Authors: Pamela Freeman
Remember their names, and praise them daily:
Acton and Aelred, the boon companions,
Beorn and Baluch, Merrick and Mabry,
Aelric and Asgarn, Garlok and Gabra . . .
They walked silently for some time after he had finished reciting the song. Ash kept his eyes on the road, not wanting her to see the turmoil the song raised in him.
“So. The world changed in a day,” Martine said eventually.
He nodded. “In a day, and a few hundred years. The landtaken took a long time to finish. More tribes followed Acton’s people over the mountains, and the Domains are large. It took them a long time to wipe out every settlement.”
“Yes,” she said. “Longer than you might think.”
They made their way gradually north, toward the mountains. Elva lived in a village at the foothills, Martine had said. At first they traveled through farmland, land that had been settled even before Acton came. But as they moved farther from Turvite they came upon more and more patches of wild land — forest, or marsh, or heath.
After two weeks on the Road they were having to walk a whole day to get to the next village by nightfall, and in the evenings their breath clouded on the chilling air. Even though Ash had been on the Road for most of his life, some parts of the country seemed strange to him: moors where the wind wuthered through the gorse; or stretches where granite cropped out from grass that looked as close mown as if sheep had grazed there for a thousand years, but there were no sheep anywhere to be seen, and the granite never took warmth from the sun, no matter how hot the day; or stands of pines where the sun never reached the path, even at midday.
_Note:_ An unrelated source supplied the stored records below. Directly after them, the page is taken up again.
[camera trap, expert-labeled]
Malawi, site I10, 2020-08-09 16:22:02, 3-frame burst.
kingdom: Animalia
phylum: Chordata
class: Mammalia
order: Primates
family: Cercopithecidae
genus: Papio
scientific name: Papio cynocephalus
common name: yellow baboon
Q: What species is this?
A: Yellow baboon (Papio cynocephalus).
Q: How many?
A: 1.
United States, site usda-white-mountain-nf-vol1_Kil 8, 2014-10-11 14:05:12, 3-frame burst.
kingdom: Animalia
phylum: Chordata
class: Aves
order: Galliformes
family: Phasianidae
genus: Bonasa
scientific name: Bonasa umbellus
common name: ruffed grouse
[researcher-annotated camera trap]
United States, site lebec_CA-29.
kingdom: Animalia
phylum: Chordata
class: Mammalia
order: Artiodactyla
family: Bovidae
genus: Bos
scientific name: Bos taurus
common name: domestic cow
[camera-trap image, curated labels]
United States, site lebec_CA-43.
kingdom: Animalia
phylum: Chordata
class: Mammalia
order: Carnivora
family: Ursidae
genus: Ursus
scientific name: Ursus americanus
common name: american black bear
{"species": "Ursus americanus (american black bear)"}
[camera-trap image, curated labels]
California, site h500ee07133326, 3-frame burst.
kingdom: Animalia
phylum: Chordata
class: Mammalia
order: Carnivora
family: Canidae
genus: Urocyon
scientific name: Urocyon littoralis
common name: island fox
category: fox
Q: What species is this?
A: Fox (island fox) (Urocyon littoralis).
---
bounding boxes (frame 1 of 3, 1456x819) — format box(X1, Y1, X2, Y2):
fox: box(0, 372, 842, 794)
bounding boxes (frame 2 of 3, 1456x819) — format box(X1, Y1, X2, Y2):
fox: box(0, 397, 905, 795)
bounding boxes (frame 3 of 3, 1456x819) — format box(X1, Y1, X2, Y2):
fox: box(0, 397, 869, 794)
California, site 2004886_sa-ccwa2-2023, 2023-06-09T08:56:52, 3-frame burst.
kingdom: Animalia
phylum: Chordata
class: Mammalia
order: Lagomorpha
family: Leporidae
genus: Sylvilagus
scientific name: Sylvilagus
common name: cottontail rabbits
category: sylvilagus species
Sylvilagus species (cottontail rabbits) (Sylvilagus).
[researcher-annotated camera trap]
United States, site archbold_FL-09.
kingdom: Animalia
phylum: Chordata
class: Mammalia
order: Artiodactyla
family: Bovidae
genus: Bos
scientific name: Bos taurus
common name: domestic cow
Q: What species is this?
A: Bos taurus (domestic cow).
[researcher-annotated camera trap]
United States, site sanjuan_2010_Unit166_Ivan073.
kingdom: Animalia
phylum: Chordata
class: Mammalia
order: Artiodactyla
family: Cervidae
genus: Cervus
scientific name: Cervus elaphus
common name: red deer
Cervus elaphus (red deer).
On the fifteenth day, they came late in the twilight to a village set in foothills, and as they came down over a ridge they saw the lights just being kindled in cottages. There was no inn, but a bush hanging above the door of one cottage showed them where the ale was brewed, so they went on down and knocked.
“Come along in,” came a man’s voice.
“Blessings on this place,” said Martine as they entered.
It was a drinking place like you’d find in any village. There were a few tables with benches, a few chairs near the fire for the old men, a couple of kegs against the wall, a shelf of tankards gleaming cheerily in the firelight. Ash felt his spirits rise, and they rose further when the brewer came toward them and smiled, the first smile they’d had from an innkeeper since they’d left Turvite. He was a broad, strong-looking man, though not tall, with wide-set blue eyes and laugh lines at the corners of his eyes and mouth.
“Travelers, then?” he asked. “Singers, storytellers?” His tone was hopeful, the voice of a lover of tales and one starved of entertainment. It was easy to see why he had become a brewer; he relished the company and the talk around the fire.
Martine held up her pouch, and his face fell.
“Stonecaster,” he said. “Ah, well, no less welcome for that. I’m Fiske. Come, sit by the fire.”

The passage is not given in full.